HyperQueue
HyperQueue (HQ) is an efficient sub-node task scheduler. Instead of submitting each of your computational tasks as separate Slurm jobs or job steps, you can allocate a large resource block and then use HyperQueue to submit your tasks to this allocation. A single resource allocation will be much less stressful for the batch queue system and is the recommended way to run your high-throughput computing use cases. Furthermore, we can use HyperQueue instead of Slurm as the task executor for other workflow managers, such as Snakemake and Nextflow.
License
Free to use and open source under MIT License
Available
- Puhti: 0.13.0, 0.15.0, 0.16.0
- Mahti: 0.13.0, 0.15.0, 0.16.0
- LUMI: 0.18.0
Usage
Initialize the recommended version of HyperQueue on Puhti and Mahti like this:
module load hyperqueue
Use module spider
to locate other versions.
To access CSC's HyperQueue modules on LUMI,
remember to first run module use /appl/local/csc/modulefiles
.
module use /appl/local/csc/modulefiles
module load hyperqueue
Task-farming with sbatch-hq tool
For simple task-farming workflows, where you only want to run many similar, independent,
and non-MPI parallel programs, you can use the CSC utility tool sbatch-hq
.
Just specify the list of commands to run in a file, one command per line.
The tool sbatch-hq
will create and launch a batch job that starts running
commands from the file using HyperQueue. You can specify how many nodes you
want to run the commands on, and sbatch-hq
will keep executing the commands
until all are done or the batch job time limit is reached.

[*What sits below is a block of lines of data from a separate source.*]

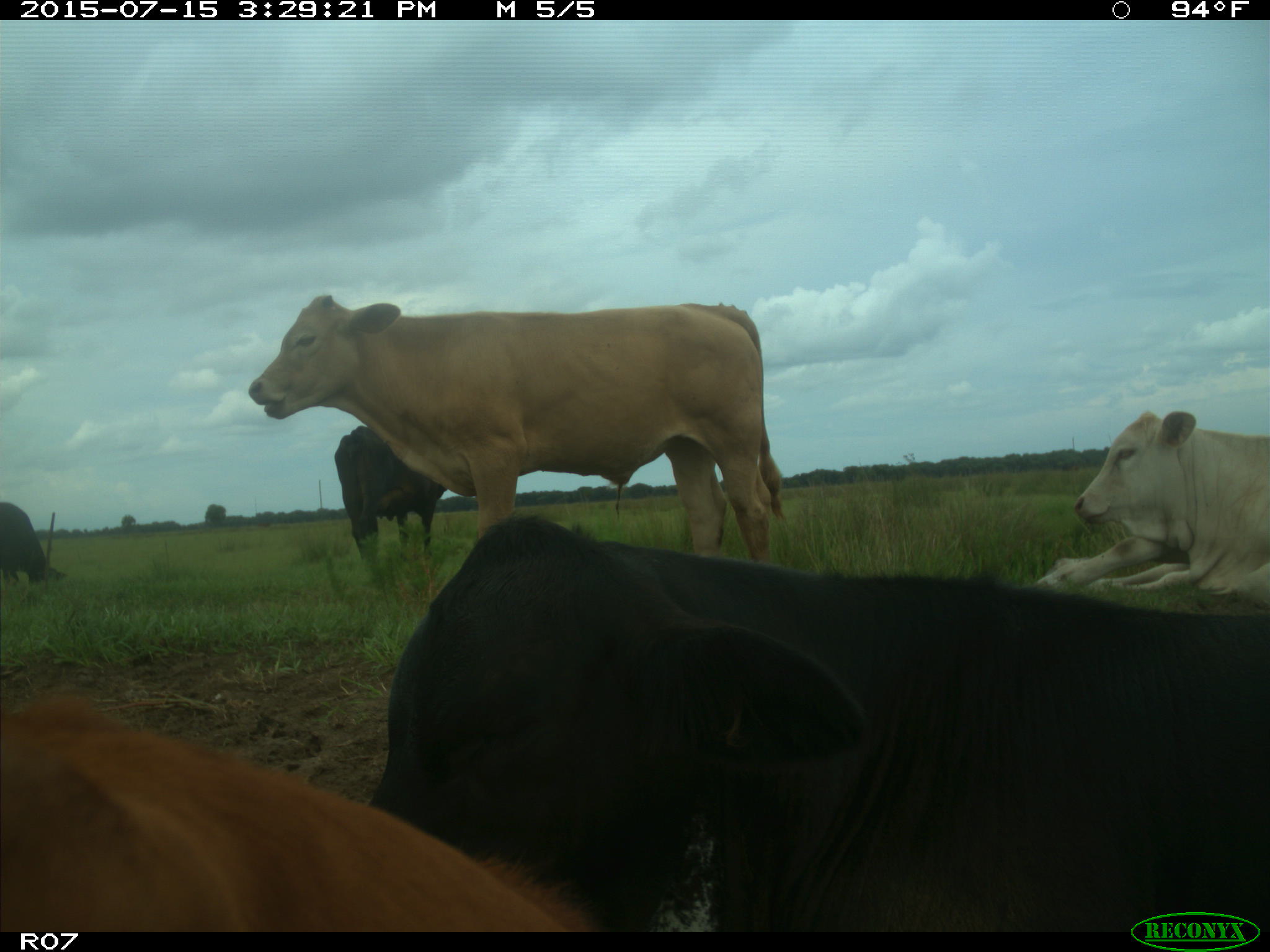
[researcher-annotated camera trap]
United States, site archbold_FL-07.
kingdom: Animalia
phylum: Chordata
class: Mammalia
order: Artiodactyla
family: Bovidae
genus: Bos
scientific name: Bos taurus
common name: domestic cow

Let's assume we have a tasks
file with a list of commands we want to run using
eight threads each. Do not use srun
in the commands! HyperQueue will launch
the tasks using the allocated resources as requested. For example,
command1 arguments1
command2 arguments2
# and so on
For example, let's reserve one compute node for the whole job, which means we could run either five tasks simultaneously using Puhti or 16 tasks simultaneously using Mahti.
module load sbatch-hq
sbatch-hq --cores=8 --nodes=1 --account=<project> --partition=test --time=00:15:00 tasks
The number of commands in the file can (usually should) be much larger than the number of
tasks that can fit running simultaneously in the reserved nodes. See sbatch-hq --help
for more details on usage and input options.

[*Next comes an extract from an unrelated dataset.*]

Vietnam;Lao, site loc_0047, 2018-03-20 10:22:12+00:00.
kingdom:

Using HyperQueue in a Slurm batch job
HyperQueue works on a worker-server-client basis. The server manages connections between workers and the client. The client submits tasks to the server, which sends them to the available workers. The client and server may run on login or compute nodes, and the workers run on compute nodes. HyperQueue resembles a Slurm within a Slurm, but you must start the server and workers yourself. We recommend reading the official HyperQueue documentation.
This example consists of a batch script and an executable task script. The batch script starts the HyperQueue server and workers and submits tasks to the workers. The task script is an executable script that we submit to the workers. You can copy the following example, run it as given, and modify it to suit your needs. The directory structure looks as follows:
. # Current working directory
├── batch.sh # Batch script for HyperQueue server and workers
└── task # Executable task script for HyperQueue
Task
We assume that HyperQueue tasks are independent and run on a single node.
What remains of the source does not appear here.